On the root of the file system I issued the following command. for d in $(ls) ; do du -sh $d 2>/dev/null; done
The output follows.
Sometimes processes can block disk space, until the service/process has been restarted. I’ve had such situations like that. Have you tried restarting the server to see if that 42GB becomes available?
Theres something else:
It shows /dev/nvme0n1p5 and /dev/nvme0n1p6 to have 64 *Zeta*bytes.
That cant’t be true, so I suspect that the partition table of your NVME disk is somehow corrupted.
Later:
Maybe not the partition table, but definitively the filesystem (superblock?). So you should
check, if lsblk and fdisk -l report correct partition sizes.
I respect the request of avoiding screenshots, though, as you can see, in this case upon pasting I get pipes as separation characters and I don’t know why. That was the reason why I resorted to screenshots.
So your partitions look ok.
A hunch (hopefully not true):
In the partition table, a Microsoft partition is on /dev/nvme0n1p4, just before the corrupted
linux partitions.
So:
Could it be this partition was bigger in the past, and when you installed Rocky,
you resized the partition but forgot to resize the filesystem (NTFS?) in it and you
ran Windows before those strange errors did occur?
If yes: You data is most likely overwritten (lost) and you know at least the reason why.
If no, I’m out of ideas unfortunately.
/dev/nvme0n1p4 is simply the partition I made to install Windows there. I partitioned the entire SSD disk from scratch. Windows was installed first and then I installed Rocky Linux in the space I left for it, presumably yet not partitioned at the time I installed Windows.
/dev/nvme0n1p5, /dev/nvme0n1p6 and /dev/nvme0n1p7 do have the size I could expected from there after partitioning. As for the no space left on device, it turned out it was probably due to space exhaustion in /var/tmp, that I configured as a temporary file system in RAM, but unfortunately with too much limitation in size - I could easily mend for it, once discovered the problem.
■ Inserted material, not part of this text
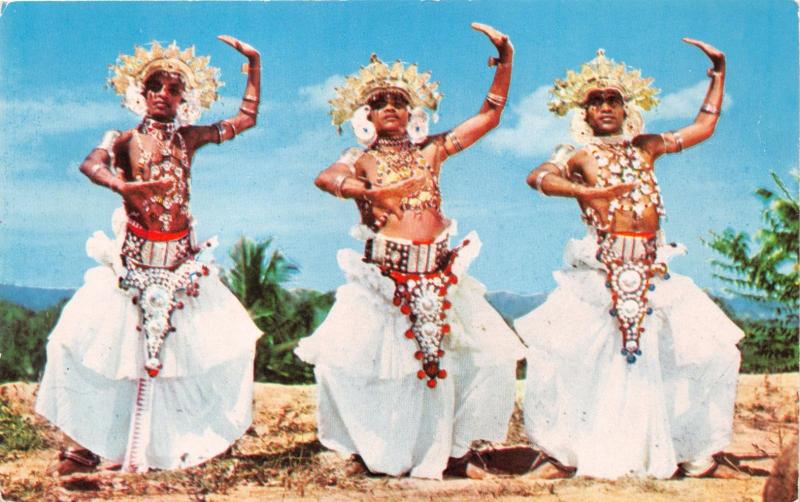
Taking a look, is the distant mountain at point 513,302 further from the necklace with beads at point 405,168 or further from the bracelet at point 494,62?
the bracelet at point 494,62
Elsewhere, in spite of the 100% usage indication, I could successfully create huge dummy files with dd and no error raised.
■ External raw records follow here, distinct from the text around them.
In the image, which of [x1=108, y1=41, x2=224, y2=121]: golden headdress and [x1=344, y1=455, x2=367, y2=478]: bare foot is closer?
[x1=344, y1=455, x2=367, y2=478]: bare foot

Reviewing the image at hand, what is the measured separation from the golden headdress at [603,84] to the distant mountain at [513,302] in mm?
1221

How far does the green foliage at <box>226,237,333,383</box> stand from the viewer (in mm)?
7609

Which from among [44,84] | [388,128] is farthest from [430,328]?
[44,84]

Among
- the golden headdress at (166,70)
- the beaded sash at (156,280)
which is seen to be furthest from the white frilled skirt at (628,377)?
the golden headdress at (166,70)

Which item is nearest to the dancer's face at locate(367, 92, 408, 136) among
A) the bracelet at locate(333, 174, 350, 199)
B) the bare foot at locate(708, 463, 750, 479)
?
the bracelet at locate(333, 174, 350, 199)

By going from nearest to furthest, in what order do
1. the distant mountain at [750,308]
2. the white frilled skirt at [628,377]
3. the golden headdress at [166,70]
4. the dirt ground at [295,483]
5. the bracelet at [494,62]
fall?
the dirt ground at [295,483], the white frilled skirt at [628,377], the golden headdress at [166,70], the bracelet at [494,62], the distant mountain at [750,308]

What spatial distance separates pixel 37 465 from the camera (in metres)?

I’m pretty much ignorant concerning such issues, but could it be just a SSD-related issue? Maybe something related to the way the SSD disk is controlled? I remember a setting in the BIOS configuration…
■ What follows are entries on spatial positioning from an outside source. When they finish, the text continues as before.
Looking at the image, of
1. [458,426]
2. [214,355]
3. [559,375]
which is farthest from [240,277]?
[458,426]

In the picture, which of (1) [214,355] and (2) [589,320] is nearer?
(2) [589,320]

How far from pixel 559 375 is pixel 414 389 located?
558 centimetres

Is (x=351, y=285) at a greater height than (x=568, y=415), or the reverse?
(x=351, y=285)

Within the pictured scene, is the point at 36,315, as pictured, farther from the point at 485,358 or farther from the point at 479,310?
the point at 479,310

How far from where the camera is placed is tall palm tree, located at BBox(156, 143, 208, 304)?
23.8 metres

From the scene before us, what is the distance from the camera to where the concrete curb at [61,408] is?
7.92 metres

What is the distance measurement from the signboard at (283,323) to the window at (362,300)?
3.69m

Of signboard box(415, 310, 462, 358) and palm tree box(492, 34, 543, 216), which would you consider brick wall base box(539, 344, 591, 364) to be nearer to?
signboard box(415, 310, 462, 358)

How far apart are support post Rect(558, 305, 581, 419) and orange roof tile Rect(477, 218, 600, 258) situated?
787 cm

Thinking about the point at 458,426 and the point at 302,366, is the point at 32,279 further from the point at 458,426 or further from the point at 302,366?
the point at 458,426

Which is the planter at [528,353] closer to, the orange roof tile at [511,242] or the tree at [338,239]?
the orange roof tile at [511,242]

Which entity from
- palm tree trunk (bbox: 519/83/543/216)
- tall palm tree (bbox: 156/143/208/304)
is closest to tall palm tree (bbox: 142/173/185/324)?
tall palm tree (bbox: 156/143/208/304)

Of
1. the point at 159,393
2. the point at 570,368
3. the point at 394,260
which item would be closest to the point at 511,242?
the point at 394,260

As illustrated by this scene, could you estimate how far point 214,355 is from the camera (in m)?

For some reason I decided to install the system again, in the same partitions seen before.
Mysteriously now the behavior is normal, as far as sizes are concerned.
First of all, when using ‘du’ use the ‘-x’ switch .
When a process uses a file, in /proc/{pid}/fd there is a “reference” to that file.
So imagine that an app writes to a log that is never rotated and that becomes 30G. Then an unexperienced user would ‘rm -f’ that log.
Yet, the space won’t be released until the process is dead.
In such scenarios use ‘lsof’ and search for deleted files. Once you find it, go to /proc/{pid}/fd/ and use ‘truncate -s 0 {number of the fd}’ to release the space without restarting the application.
P.S.: You can also copy deleted files by ‘cp {number of fd} /{new_destination}’.